For a comparative perspective, the same dataset was also tested using the k-Nearest Neighbors (kNN) algorithm. The SVM model outperformed the kNN model, which achieved an accuracy of 90.3%, a precision of 89.7%, a recall of 90.8%, and an F1-score of 90.2%.
The results affirm the robustness and reliability of the proposed machine learning pipeline for ransomware detection using eBPF data and SVM algorithm. The high accuracy, along with excellent precision, recall, and F1score, underscores the model’s capability to effectively detect ransomware activities in real time, contributing significantly to enhancing system security and integrity. 10.

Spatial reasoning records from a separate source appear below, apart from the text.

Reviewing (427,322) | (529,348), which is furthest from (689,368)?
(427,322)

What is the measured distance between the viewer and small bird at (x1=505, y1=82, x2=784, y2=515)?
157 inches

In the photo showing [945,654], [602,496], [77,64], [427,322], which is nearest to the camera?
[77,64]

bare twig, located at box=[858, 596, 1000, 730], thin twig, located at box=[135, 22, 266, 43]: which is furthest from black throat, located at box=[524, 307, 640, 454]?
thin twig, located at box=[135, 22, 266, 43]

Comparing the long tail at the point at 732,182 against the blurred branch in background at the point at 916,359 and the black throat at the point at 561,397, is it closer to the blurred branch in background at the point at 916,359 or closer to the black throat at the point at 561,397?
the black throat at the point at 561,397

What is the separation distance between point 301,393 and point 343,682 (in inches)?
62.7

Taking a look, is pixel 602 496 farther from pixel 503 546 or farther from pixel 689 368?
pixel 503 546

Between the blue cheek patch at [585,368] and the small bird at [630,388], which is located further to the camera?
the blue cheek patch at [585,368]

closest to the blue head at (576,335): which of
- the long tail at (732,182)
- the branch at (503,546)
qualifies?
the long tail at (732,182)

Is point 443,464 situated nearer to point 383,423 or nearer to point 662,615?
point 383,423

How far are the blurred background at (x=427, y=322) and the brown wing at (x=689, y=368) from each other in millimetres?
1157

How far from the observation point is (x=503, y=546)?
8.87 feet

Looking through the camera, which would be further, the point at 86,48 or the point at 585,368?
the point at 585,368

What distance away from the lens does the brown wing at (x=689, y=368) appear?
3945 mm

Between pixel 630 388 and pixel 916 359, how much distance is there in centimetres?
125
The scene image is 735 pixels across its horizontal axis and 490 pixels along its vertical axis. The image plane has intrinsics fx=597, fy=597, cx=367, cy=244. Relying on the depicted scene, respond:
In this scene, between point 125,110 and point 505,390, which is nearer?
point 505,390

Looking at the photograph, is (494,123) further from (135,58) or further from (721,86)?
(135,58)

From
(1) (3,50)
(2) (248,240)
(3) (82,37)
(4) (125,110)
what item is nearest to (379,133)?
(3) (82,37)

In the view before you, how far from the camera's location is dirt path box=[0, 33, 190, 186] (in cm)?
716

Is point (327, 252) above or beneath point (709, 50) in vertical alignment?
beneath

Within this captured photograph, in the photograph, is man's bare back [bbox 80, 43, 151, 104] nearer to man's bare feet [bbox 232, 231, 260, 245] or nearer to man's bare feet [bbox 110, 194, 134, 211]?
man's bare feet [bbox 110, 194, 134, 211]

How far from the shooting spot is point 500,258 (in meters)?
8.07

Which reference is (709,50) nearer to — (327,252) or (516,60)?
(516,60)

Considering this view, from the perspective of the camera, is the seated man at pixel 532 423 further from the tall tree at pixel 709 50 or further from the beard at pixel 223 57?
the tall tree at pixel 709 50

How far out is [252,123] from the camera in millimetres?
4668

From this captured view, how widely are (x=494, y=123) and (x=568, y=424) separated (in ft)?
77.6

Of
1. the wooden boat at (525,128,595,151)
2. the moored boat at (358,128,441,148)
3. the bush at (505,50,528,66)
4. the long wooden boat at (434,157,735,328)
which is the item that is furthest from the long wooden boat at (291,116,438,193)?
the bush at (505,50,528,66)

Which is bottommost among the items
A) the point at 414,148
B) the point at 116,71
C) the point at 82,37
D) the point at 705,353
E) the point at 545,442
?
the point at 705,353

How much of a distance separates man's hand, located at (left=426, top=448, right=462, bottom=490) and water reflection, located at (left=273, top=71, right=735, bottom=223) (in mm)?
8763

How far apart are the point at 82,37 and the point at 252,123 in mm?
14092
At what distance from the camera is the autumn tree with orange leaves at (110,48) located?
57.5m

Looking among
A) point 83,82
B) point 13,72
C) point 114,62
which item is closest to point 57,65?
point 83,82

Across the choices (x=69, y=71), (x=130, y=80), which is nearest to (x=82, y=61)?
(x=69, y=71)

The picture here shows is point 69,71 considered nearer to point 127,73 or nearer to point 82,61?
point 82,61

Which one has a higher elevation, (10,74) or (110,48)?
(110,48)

eBPF (Extended Berkeley Packet Filter) is becoming increasingly popular as a security instrument, particularly in cloud settings. Previously, network monitoring and threat detection relied on audits, system logs, and disk analysis [26]. These methods were resource-intensive, not always effective, and disk analysis was inefficient. Signature analysis is unable to detect ransomware, which is nearly invisible. The primary advantages of eBPF include: • Flexibility and scalability: eBPF permits the use of code within the OS kernel without modifying the kernel itself, making it simpler to adjust the system to network traffic without needing to restart. • Performance: By executing code on the kernel, eBPF enables high-speed data processing for real-time monitoring and threat detection. • Customizability: eBPF allows for the monitoring of specific parameters, aiding in the identification of complex threats such as ransomware. • Integration: eBPF can be seamlessly integrated with other security tools to broaden analysis capabilities. • Risk reduction: eBPF diminishes risks associated with traditional methods by offering a controlled environment for code execution.
Considering these advantages, eBPF serves as the perfect solution for contemporary environments.